Data to process below:
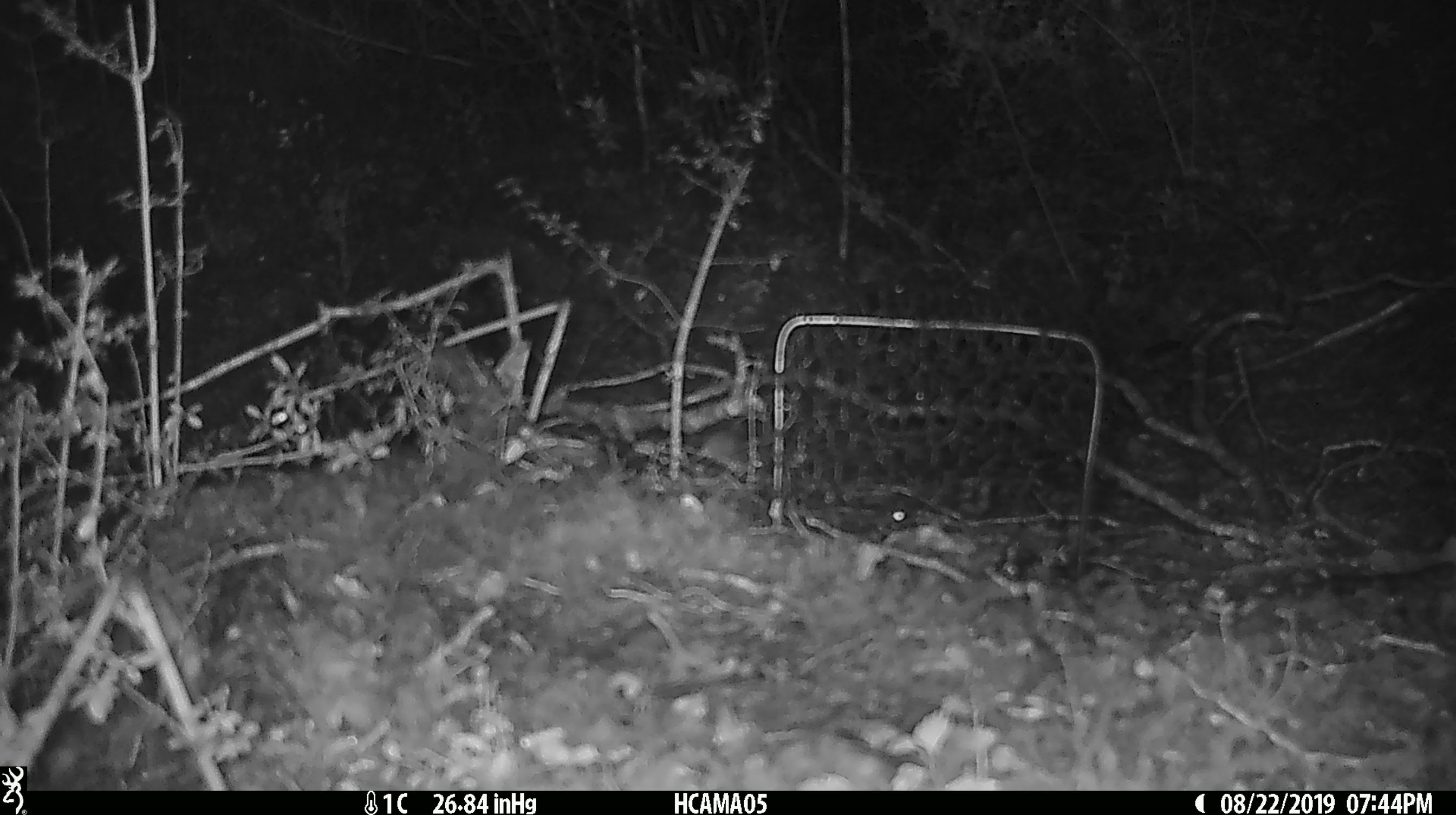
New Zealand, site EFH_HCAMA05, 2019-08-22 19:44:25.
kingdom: Animalia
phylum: Chordata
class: Mammalia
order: Rodentia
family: Muridae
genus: Mus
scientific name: Mus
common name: mouse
End of Data to process.
* What the exercise asks *
Quote every record above exactly, omitting any pictures they contain.

* Result of this exercise *
New Zealand, site EFH_HCAMA05, 2019-08-22 19:44:25.
kingdom: Animalia
phylum: Chordata
class: Mammalia
order: Rodentia
family: Muridae
genus: Mus
scientific name: Mus
common name: mouse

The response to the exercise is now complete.